**Some records**
⟨
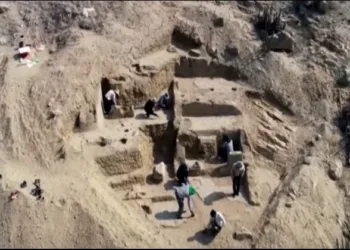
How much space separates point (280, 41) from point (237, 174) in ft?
19.9

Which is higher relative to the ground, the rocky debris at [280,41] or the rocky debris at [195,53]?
the rocky debris at [280,41]

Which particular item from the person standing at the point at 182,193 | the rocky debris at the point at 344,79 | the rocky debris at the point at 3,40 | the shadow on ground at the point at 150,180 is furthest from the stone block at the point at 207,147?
the rocky debris at the point at 3,40

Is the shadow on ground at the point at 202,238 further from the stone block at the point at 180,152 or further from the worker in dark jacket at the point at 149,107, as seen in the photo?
the worker in dark jacket at the point at 149,107

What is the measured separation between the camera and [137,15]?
803 inches

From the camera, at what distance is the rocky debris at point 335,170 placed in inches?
659

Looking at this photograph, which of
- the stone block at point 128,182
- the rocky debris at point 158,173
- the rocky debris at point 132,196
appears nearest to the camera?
the rocky debris at point 132,196

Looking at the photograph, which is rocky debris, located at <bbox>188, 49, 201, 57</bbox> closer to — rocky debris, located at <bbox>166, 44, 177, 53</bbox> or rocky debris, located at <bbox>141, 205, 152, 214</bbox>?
rocky debris, located at <bbox>166, 44, 177, 53</bbox>

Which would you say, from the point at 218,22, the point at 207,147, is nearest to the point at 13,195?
the point at 207,147

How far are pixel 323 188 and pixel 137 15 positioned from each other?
28.1ft

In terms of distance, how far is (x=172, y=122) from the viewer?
18.0m

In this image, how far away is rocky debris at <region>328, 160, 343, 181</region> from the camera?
16.7 meters

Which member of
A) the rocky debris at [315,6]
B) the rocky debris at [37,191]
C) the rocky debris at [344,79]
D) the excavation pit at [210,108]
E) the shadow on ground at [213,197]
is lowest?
the shadow on ground at [213,197]

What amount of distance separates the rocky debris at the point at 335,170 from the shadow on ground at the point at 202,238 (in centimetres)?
422

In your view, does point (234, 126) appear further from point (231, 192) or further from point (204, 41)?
point (204, 41)
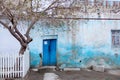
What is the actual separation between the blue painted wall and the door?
38 centimetres

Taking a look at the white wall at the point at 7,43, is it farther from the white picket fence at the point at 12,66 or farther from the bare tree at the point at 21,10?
the bare tree at the point at 21,10

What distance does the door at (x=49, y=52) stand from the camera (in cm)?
1848

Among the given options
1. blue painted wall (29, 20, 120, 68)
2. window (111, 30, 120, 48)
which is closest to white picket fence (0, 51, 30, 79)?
blue painted wall (29, 20, 120, 68)

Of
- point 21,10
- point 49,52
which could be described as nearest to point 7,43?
point 49,52

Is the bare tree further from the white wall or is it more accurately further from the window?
the window

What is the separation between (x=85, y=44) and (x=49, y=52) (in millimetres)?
2462

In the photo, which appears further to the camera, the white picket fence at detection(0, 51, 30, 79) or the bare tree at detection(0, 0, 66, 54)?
the white picket fence at detection(0, 51, 30, 79)

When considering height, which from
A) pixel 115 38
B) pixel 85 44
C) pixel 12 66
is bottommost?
pixel 12 66

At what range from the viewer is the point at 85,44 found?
18391mm

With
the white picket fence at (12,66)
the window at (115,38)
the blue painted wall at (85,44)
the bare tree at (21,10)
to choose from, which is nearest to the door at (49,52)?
the blue painted wall at (85,44)

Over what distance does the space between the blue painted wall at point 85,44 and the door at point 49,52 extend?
0.38 m

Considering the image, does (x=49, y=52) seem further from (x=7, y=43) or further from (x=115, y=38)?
(x=115, y=38)

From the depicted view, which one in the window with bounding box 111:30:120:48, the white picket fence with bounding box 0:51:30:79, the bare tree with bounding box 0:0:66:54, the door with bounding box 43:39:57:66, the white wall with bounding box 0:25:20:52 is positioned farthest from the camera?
the window with bounding box 111:30:120:48

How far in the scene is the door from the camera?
A: 60.6 ft
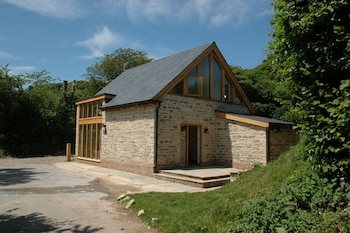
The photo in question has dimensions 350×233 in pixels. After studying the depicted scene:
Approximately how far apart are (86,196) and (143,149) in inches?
205

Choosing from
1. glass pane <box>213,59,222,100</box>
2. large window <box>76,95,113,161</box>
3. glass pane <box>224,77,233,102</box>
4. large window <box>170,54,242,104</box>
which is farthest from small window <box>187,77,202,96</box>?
large window <box>76,95,113,161</box>

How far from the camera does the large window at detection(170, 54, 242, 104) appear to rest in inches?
584

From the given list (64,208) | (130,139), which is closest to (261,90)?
(130,139)

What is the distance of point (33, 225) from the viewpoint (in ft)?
18.7

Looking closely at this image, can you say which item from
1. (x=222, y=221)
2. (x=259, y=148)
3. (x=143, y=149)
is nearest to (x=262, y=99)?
(x=259, y=148)

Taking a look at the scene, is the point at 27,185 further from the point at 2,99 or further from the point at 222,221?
the point at 2,99

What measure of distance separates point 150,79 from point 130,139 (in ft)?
12.5

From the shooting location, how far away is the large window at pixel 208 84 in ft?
48.7

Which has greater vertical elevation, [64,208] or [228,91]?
[228,91]

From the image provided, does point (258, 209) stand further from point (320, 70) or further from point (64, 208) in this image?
point (64, 208)

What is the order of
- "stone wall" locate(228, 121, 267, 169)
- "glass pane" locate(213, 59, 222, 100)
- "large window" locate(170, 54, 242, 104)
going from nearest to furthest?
"stone wall" locate(228, 121, 267, 169)
"large window" locate(170, 54, 242, 104)
"glass pane" locate(213, 59, 222, 100)

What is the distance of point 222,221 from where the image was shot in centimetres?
500

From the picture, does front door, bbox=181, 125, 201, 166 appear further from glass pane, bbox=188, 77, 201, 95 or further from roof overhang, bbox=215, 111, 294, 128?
glass pane, bbox=188, 77, 201, 95

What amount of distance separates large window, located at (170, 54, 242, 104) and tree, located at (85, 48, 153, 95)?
77.6ft
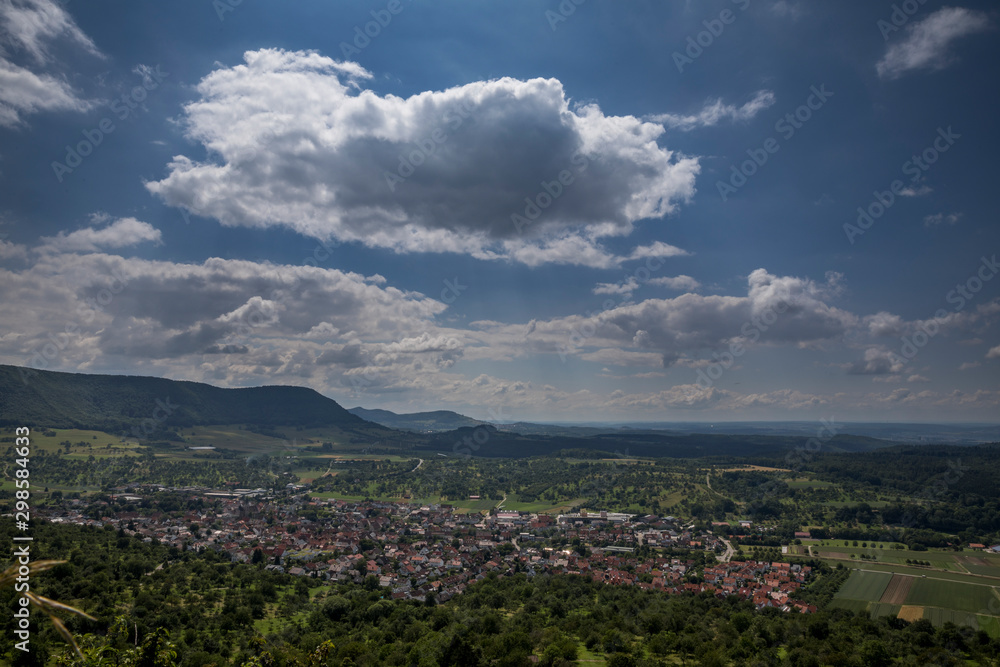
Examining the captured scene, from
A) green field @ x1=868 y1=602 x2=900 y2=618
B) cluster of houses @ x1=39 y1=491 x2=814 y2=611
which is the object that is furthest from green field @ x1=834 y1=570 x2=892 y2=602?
cluster of houses @ x1=39 y1=491 x2=814 y2=611

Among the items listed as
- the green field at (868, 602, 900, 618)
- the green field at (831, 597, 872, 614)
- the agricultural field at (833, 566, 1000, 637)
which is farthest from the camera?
the green field at (831, 597, 872, 614)

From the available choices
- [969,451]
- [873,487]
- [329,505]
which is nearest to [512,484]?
[329,505]

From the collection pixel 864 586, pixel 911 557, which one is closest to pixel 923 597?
pixel 864 586

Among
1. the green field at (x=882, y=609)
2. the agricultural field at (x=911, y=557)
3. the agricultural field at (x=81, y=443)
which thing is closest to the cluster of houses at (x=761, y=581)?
the green field at (x=882, y=609)

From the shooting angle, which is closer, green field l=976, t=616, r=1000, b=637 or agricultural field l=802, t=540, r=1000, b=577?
green field l=976, t=616, r=1000, b=637

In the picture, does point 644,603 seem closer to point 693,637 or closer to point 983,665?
point 693,637

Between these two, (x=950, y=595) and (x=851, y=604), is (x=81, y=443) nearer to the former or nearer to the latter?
(x=851, y=604)

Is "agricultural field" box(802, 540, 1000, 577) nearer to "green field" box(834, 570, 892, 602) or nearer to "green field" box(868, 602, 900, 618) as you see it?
"green field" box(834, 570, 892, 602)
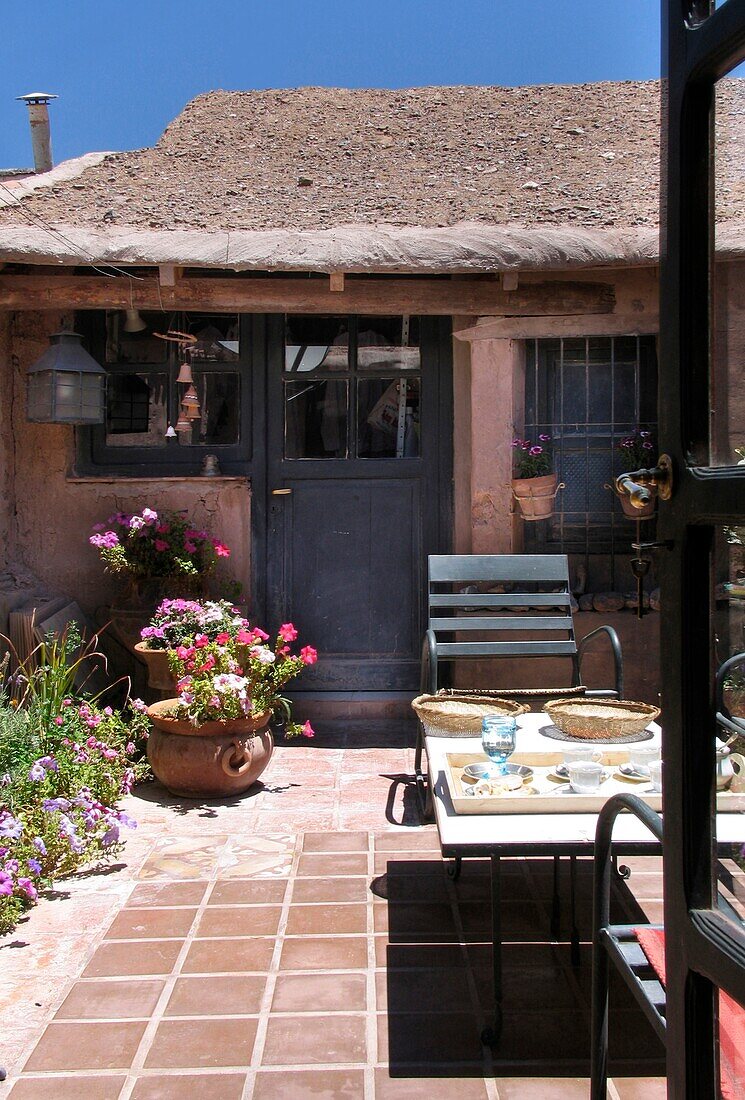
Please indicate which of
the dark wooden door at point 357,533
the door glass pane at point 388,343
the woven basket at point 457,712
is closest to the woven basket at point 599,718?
the woven basket at point 457,712

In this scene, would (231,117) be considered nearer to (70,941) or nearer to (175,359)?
(175,359)

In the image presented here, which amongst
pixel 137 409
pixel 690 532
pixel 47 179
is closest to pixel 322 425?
pixel 137 409

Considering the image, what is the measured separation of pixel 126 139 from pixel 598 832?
7.22 m

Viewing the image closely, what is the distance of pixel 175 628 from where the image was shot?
5188mm

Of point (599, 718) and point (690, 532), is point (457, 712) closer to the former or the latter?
point (599, 718)

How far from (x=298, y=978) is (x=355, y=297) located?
3925 millimetres

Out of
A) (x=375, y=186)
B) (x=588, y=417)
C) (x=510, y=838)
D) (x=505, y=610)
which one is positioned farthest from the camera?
(x=375, y=186)

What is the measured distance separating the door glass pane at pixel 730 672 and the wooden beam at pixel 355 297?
183 inches

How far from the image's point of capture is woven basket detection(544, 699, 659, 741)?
11.3 feet

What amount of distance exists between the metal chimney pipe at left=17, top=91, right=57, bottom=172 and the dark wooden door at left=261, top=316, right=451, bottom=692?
129 inches

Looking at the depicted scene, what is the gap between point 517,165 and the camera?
22.9ft

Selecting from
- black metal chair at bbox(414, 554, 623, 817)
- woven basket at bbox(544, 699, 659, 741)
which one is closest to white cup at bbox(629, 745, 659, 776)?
woven basket at bbox(544, 699, 659, 741)

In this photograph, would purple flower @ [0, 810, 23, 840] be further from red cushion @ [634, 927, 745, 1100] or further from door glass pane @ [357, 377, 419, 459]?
door glass pane @ [357, 377, 419, 459]

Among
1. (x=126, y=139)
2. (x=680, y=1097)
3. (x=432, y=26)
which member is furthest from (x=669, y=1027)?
(x=432, y=26)
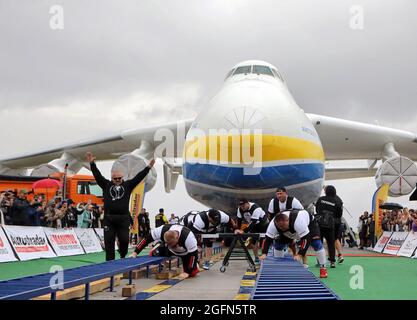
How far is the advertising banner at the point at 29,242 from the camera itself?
39.2ft

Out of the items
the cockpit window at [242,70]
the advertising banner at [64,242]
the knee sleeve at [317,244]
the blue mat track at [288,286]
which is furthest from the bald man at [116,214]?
the cockpit window at [242,70]

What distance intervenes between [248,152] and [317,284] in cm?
657

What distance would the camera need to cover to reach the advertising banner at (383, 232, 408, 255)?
1638cm

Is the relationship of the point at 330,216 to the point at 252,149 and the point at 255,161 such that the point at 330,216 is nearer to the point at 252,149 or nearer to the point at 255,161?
the point at 255,161

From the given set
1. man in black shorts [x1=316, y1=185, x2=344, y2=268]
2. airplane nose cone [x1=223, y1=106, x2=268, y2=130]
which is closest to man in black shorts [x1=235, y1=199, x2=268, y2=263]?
man in black shorts [x1=316, y1=185, x2=344, y2=268]

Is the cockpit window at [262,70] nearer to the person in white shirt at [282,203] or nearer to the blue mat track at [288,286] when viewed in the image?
the person in white shirt at [282,203]

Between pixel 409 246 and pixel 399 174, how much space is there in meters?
2.03

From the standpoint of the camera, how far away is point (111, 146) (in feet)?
66.7

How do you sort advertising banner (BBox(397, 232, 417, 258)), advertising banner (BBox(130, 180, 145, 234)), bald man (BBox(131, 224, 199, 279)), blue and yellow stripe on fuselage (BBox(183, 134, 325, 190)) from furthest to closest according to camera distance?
advertising banner (BBox(130, 180, 145, 234))
advertising banner (BBox(397, 232, 417, 258))
blue and yellow stripe on fuselage (BBox(183, 134, 325, 190))
bald man (BBox(131, 224, 199, 279))

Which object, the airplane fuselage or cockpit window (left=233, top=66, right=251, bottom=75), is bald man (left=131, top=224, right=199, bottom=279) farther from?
cockpit window (left=233, top=66, right=251, bottom=75)

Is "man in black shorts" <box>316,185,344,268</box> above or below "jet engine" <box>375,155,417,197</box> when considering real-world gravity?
below

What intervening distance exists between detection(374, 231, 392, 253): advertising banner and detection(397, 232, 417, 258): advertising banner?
2.01 m

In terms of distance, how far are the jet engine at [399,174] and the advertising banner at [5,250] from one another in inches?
393
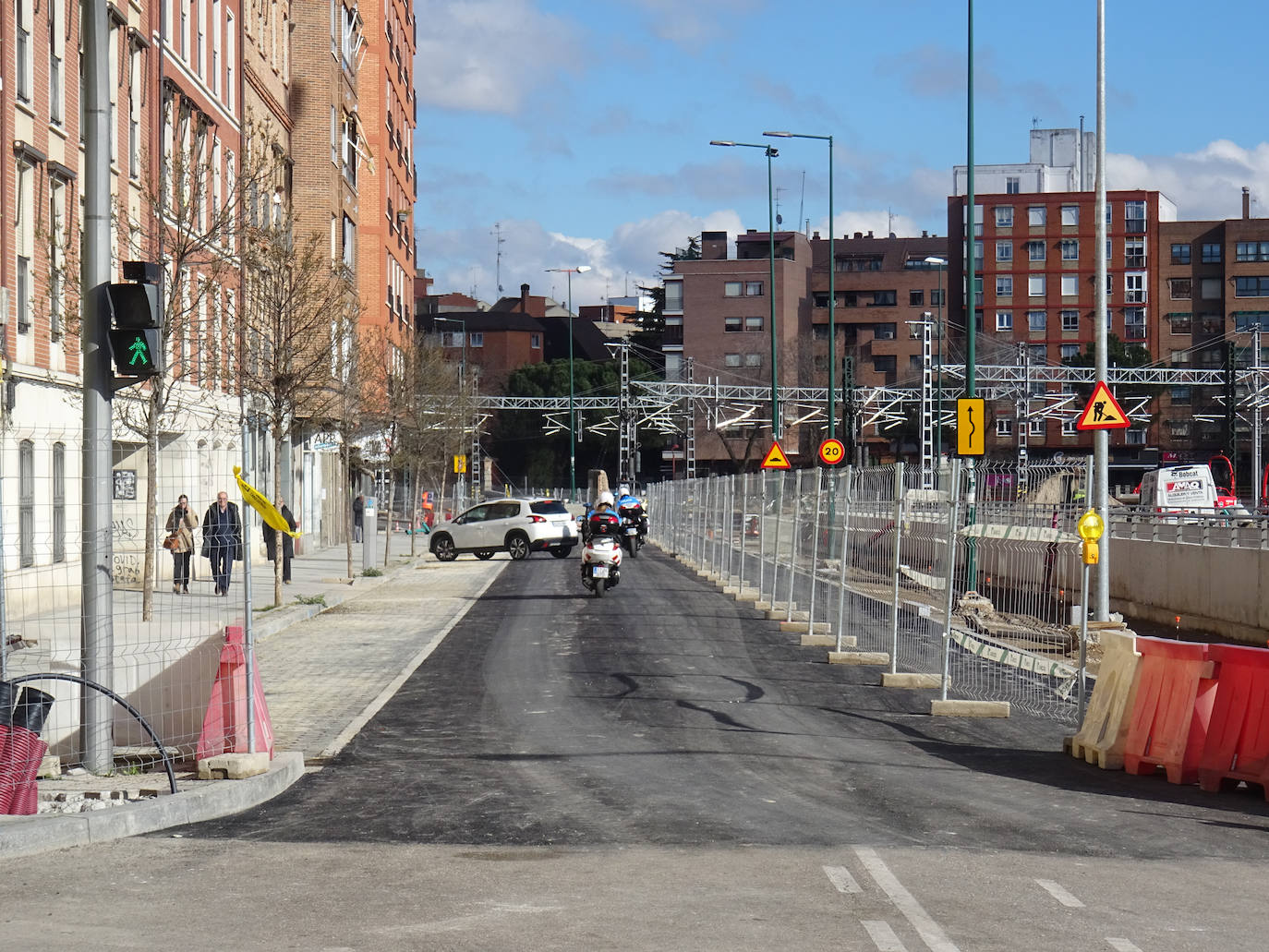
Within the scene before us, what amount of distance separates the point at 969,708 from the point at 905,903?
7.63m

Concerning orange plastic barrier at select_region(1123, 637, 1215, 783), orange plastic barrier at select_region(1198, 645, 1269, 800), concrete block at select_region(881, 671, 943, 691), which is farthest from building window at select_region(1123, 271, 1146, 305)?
orange plastic barrier at select_region(1198, 645, 1269, 800)

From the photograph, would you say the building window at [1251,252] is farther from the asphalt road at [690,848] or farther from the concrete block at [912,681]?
the asphalt road at [690,848]

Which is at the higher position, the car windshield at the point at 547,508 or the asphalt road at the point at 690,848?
the car windshield at the point at 547,508

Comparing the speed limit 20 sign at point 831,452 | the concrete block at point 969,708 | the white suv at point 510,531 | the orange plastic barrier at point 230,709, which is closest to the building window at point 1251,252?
the white suv at point 510,531

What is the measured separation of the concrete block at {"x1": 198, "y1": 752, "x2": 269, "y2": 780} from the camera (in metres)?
10.3

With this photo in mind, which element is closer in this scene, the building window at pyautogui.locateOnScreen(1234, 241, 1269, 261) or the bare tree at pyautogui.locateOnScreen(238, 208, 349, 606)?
the bare tree at pyautogui.locateOnScreen(238, 208, 349, 606)

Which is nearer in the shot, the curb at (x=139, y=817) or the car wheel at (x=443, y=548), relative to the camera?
the curb at (x=139, y=817)

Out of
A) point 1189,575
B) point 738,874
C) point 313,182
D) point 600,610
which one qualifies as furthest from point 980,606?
point 313,182

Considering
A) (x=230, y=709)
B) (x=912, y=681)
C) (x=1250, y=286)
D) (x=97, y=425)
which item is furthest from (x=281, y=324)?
(x=1250, y=286)

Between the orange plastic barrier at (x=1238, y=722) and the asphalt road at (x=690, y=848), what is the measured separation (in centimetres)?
21

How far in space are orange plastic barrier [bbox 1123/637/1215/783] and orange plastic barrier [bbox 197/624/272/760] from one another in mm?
5900

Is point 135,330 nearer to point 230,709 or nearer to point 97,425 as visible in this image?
point 97,425

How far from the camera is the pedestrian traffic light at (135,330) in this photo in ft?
35.3

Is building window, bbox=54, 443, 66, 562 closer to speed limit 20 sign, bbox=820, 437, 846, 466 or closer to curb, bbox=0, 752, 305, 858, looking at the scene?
curb, bbox=0, 752, 305, 858
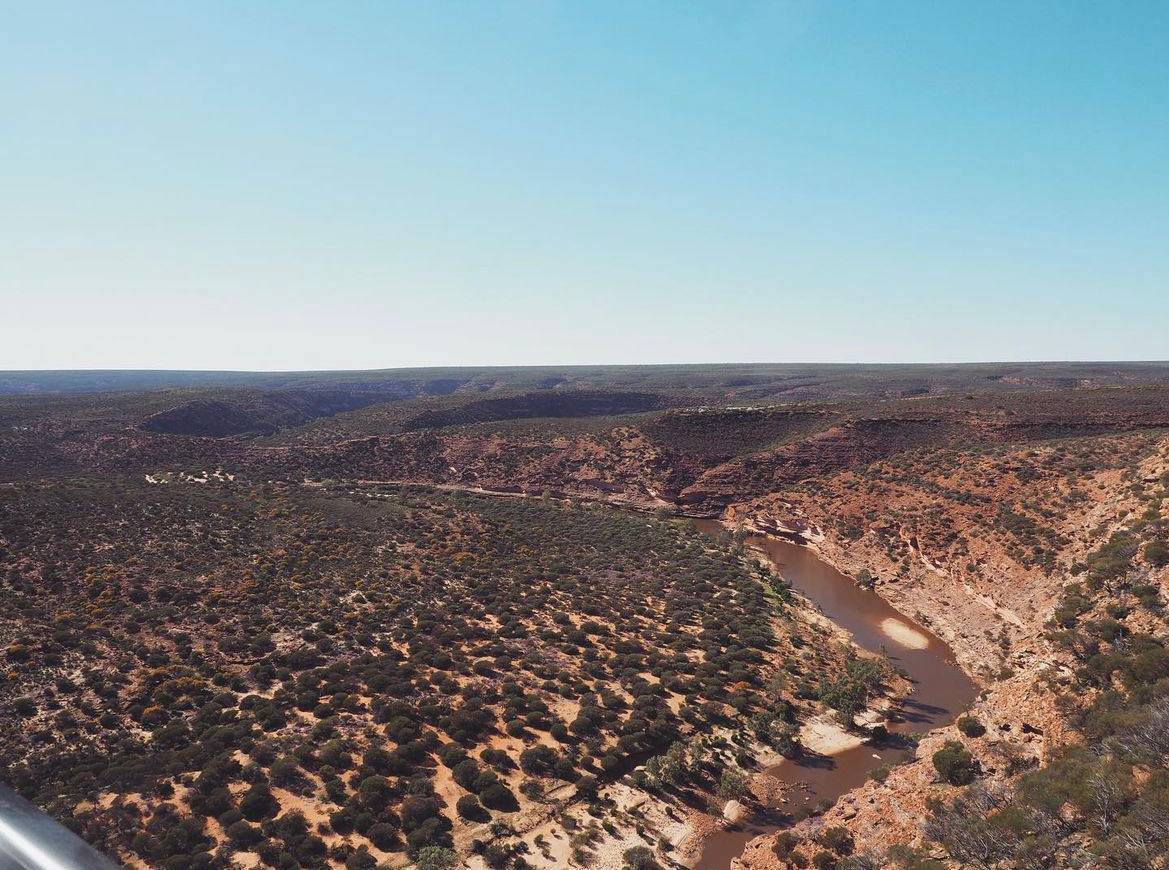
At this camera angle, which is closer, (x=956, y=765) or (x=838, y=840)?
(x=838, y=840)

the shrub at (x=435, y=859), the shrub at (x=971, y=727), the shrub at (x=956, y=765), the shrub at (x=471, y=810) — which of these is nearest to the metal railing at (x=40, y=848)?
the shrub at (x=435, y=859)

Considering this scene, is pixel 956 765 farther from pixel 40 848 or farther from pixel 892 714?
pixel 40 848

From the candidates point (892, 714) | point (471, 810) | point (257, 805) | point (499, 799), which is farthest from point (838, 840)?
point (257, 805)

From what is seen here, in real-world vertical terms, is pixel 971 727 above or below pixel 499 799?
above

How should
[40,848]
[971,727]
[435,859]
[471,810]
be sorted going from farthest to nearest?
[971,727] < [471,810] < [435,859] < [40,848]

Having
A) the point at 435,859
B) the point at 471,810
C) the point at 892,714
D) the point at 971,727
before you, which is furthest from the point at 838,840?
the point at 435,859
⟩
**Direction**
In the records above, find the line with "Between the orange" and copy from it through the last line exactly, without the pictures.

**Solution for this exercise**
Between the orange plastic barrier at (x=1238, y=722) and the asphalt road at (x=690, y=848), what is the measured separation (in centimetres)?
21

How far in space are orange plastic barrier [bbox 1123/637/1215/783] and orange plastic barrier [bbox 197/624/272/760] from one another in mm?
5900

Is point 135,330 nearer to point 230,709 or nearer to point 97,425 as visible in this image?
point 97,425

How far from the camera is the pedestrian traffic light at (135,330) in this photo in ft?
35.3

Is building window, bbox=54, 443, 66, 562 closer to speed limit 20 sign, bbox=820, 437, 846, 466 or closer to curb, bbox=0, 752, 305, 858, looking at the scene?
curb, bbox=0, 752, 305, 858
At this camera angle, which is closer, (x=956, y=765) or (x=838, y=840)?
(x=838, y=840)

the shrub at (x=435, y=859), the shrub at (x=971, y=727), the shrub at (x=956, y=765), the shrub at (x=471, y=810) — which of these is nearest to the metal railing at (x=40, y=848)?
the shrub at (x=435, y=859)

Considering this scene, is pixel 956 765 farther from pixel 40 848 or farther from pixel 892 714?
pixel 40 848

From the candidates point (892, 714) | point (471, 810) | point (257, 805) | point (499, 799), which is farthest from point (838, 840)?
point (257, 805)

From what is seen here, in real-world vertical terms, is pixel 971 727 above or below pixel 499 799?
above

How should
[40,848]
[971,727]
[435,859]
[471,810]
be sorted going from farthest to nearest?
[971,727] < [471,810] < [435,859] < [40,848]

Having
A) the point at 435,859
B) the point at 471,810
C) the point at 892,714
D) the point at 971,727
before you, which is furthest from the point at 838,840?
the point at 435,859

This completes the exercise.